Don’t you want to see that too?
Don’t you long to see that too?
As well as longing to see tears of joy in someone coming to call on Jesus for the first time, we ought to have a longing to see tears of joy when Christian brothers and sisters, whose fellowship has been broken, are reconciled to one another once again.
In a world that’s already so deeply divided, it’s a rare sight to see true, genuine, heart-felt reconciliation.
Samuel Davidson was the drunk driver who killed the Abdallah children in Oatlands.
He was under the influence of drugs and alcohol when he mounted the footpath and crashed into the group of children. He was sentenced to 28 years in jail but was later reduced to 20 years.
However, Daniel Abdallah, the father, decided to visit Samuel Davidson in prison.
Davidson expressed his remorse and Daniel would tell him that he’s forgiven him.
In a documentary, they were even filmed greeting each other with a hug.
Though the shot of them hugging was probably not the first time they hugged each other, I imagine their first hug, off camera, would be filled with tears of relief and tears of joy.
When you confess your sins before God, here on Sundays, as well as at home, is your heart filled with thankful joy?
Do your eyes fill up with thankful tears?
My prayer is that our Church will be a place where we want to see tears overflow, not out of hopelessness, not out of sorrow, but out of joy and relief because God has reconciled us to himself and to each other in Jesus Christ.
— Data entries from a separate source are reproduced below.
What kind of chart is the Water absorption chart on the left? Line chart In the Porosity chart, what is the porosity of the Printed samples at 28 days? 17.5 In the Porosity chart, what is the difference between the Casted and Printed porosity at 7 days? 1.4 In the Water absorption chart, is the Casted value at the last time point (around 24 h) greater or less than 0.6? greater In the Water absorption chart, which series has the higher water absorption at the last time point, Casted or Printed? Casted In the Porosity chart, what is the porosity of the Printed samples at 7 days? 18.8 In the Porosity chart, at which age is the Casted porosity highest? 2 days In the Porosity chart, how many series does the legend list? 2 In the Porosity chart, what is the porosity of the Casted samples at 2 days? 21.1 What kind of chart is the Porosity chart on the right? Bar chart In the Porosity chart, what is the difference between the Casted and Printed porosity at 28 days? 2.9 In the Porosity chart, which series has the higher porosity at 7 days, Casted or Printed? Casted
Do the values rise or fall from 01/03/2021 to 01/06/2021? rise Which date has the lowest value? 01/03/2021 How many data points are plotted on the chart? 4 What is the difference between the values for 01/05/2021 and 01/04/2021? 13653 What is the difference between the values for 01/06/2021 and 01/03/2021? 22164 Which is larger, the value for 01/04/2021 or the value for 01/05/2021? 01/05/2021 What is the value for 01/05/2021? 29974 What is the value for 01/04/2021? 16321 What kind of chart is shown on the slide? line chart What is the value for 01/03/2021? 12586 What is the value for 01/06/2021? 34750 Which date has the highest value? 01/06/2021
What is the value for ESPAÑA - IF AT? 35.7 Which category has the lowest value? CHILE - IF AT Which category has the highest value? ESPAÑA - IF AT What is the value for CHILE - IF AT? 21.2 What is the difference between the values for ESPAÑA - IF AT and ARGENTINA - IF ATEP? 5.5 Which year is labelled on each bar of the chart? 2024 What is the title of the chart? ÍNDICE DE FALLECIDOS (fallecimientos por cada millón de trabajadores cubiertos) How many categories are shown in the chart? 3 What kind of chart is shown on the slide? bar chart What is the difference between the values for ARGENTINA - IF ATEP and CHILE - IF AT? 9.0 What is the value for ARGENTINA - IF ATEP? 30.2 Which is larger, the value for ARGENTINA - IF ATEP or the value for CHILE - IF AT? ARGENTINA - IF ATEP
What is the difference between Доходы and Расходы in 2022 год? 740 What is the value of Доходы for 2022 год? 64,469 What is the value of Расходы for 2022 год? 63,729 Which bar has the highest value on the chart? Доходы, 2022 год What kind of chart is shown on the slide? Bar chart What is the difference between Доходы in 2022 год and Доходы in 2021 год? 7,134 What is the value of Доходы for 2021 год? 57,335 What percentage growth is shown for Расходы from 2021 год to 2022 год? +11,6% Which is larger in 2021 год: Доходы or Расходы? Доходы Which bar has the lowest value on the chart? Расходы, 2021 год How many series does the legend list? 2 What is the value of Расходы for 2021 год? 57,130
When was the last time a decision to trust in God led you to weep for joy?
There are times at Church when we need to make difficult decisions, decisions that are costly, decisions that may even divide, but decisions that are made so that more people will come to know Jesus.
When people at our Church become Christians, when they are reconciled to God, I’m prone to weep for joy.
How about you?
Will you trust God in the good times, as well as the hard times, because you know that God’s plan of salvation will never fail?
Does your heart beat for God to save people, and will your eyes be filled with joy when he does?
Those who trust in God long for, and will one day weep, tears of joy — for his saving plan in Jesus will never fail.
Here are three questions for us to think about this week.
1. What factors can make it hard to trust in Jesus when life doesn’t seem to make sense?
2. Why is a right understanding of Jesus' complete control a comfort, especially to those who are suffering?
3. Who do you want to see being saved by Jesus? Who do you want to weep tears of joy for?
Those who trust in God long for, and will one day weep, tears of joy — for his saving plan in Jesus will never fail.
Let’s pray, “Father, thank you for sending Jesus to us, in whom we have reconciliation with you. Thank you for longing to reconcile with us, even though our hearts do prone to wander. Father, please forgive our hard hearts, melt them with your love for us in Christ, that we may share your longing for others also. Please fill our eyes with tears of joy as we see our friends and our loved ones come to put their trust in Jesus, in whose name we pray, Amen.”